- **WHAT THE TASK ASKS**: Select every line in the items below that contains the word "scene", matching case exactly, and copy each one in full.

- **RECORD LIST**:
— Begin —
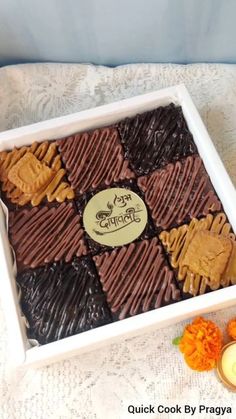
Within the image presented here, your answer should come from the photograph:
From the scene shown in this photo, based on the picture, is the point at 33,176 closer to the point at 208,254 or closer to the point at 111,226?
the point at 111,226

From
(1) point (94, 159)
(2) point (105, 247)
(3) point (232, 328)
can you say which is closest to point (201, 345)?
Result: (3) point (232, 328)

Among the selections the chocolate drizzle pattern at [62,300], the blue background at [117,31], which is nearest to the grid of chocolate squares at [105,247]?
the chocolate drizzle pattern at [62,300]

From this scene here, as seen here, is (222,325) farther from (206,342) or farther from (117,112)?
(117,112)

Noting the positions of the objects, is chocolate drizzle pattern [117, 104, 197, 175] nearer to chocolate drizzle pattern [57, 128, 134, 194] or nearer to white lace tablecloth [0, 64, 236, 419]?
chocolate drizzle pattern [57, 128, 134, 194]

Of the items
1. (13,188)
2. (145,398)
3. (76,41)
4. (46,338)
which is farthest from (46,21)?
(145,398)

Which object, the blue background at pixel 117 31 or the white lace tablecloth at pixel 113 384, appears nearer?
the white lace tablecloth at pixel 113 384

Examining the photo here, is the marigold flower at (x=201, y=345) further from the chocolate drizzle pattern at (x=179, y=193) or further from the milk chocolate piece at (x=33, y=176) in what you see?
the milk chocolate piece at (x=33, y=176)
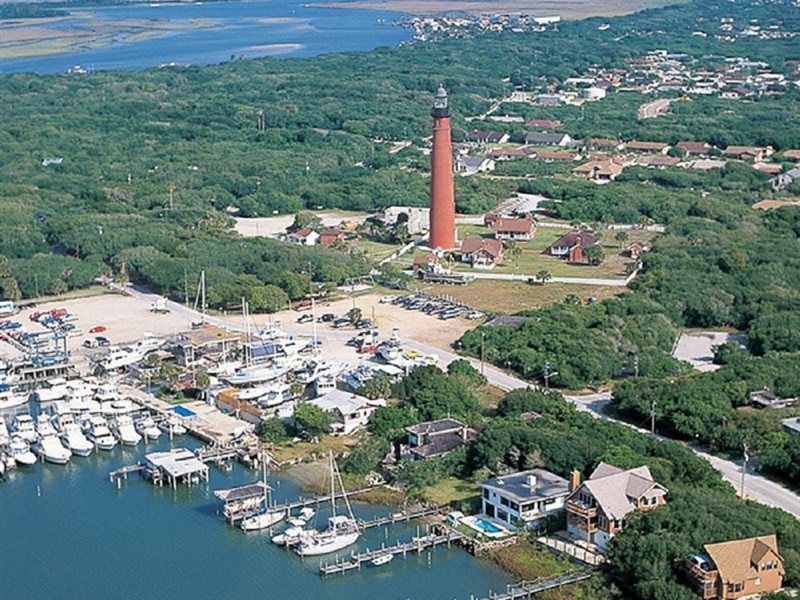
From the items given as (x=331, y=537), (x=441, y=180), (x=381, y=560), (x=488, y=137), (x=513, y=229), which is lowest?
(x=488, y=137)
— End —
— Begin —
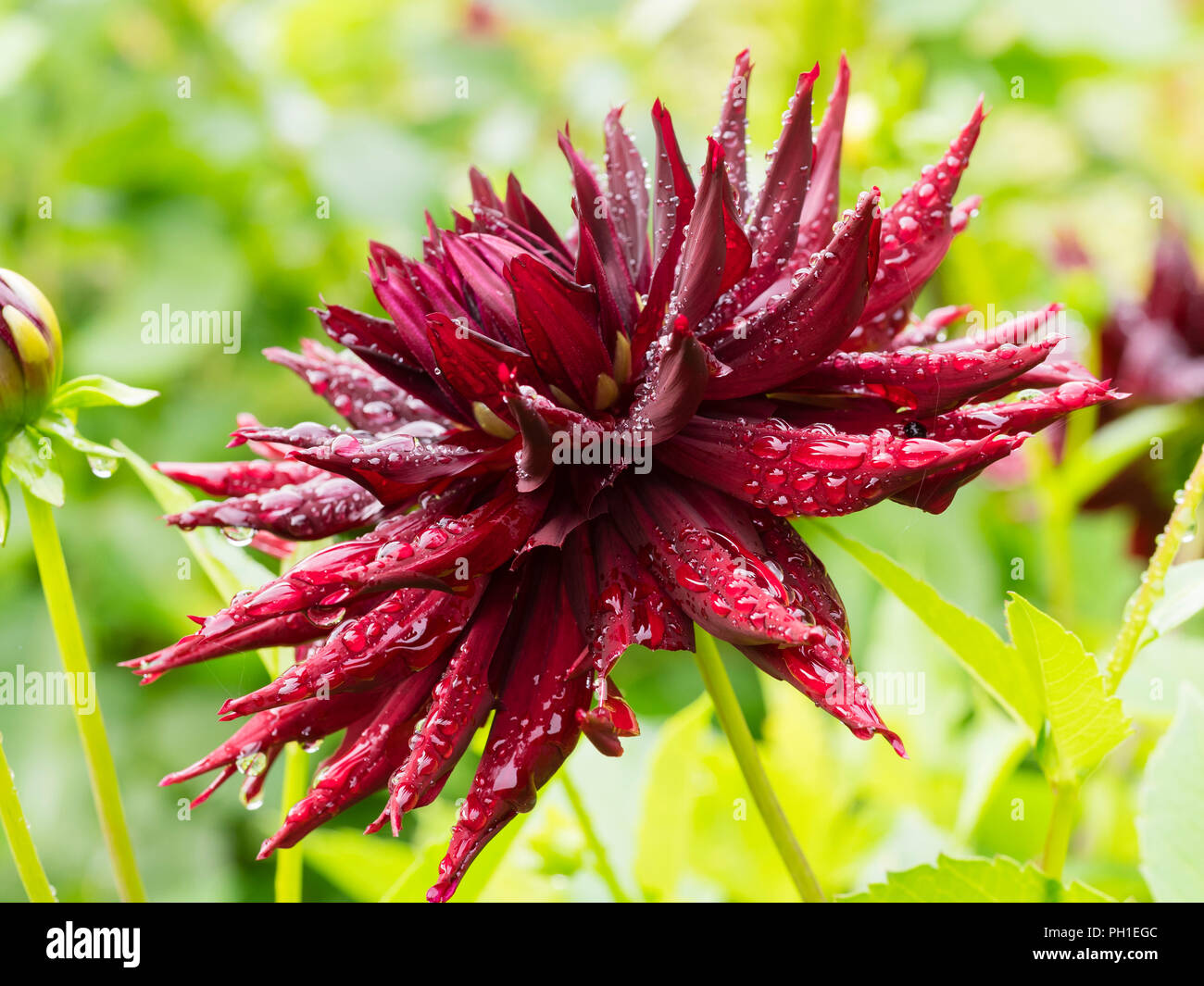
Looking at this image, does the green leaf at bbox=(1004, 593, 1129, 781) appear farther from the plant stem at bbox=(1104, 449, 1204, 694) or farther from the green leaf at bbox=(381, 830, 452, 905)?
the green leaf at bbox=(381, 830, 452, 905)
— End —
- **FINISHED ANSWER**:
From the scene shown in this photo, based on the picture, is the point at 33,176 closer to the point at 208,254 or closer to the point at 111,226?
From this scene here, as seen here, is (222,325) farther from (206,342) or farther from (117,112)?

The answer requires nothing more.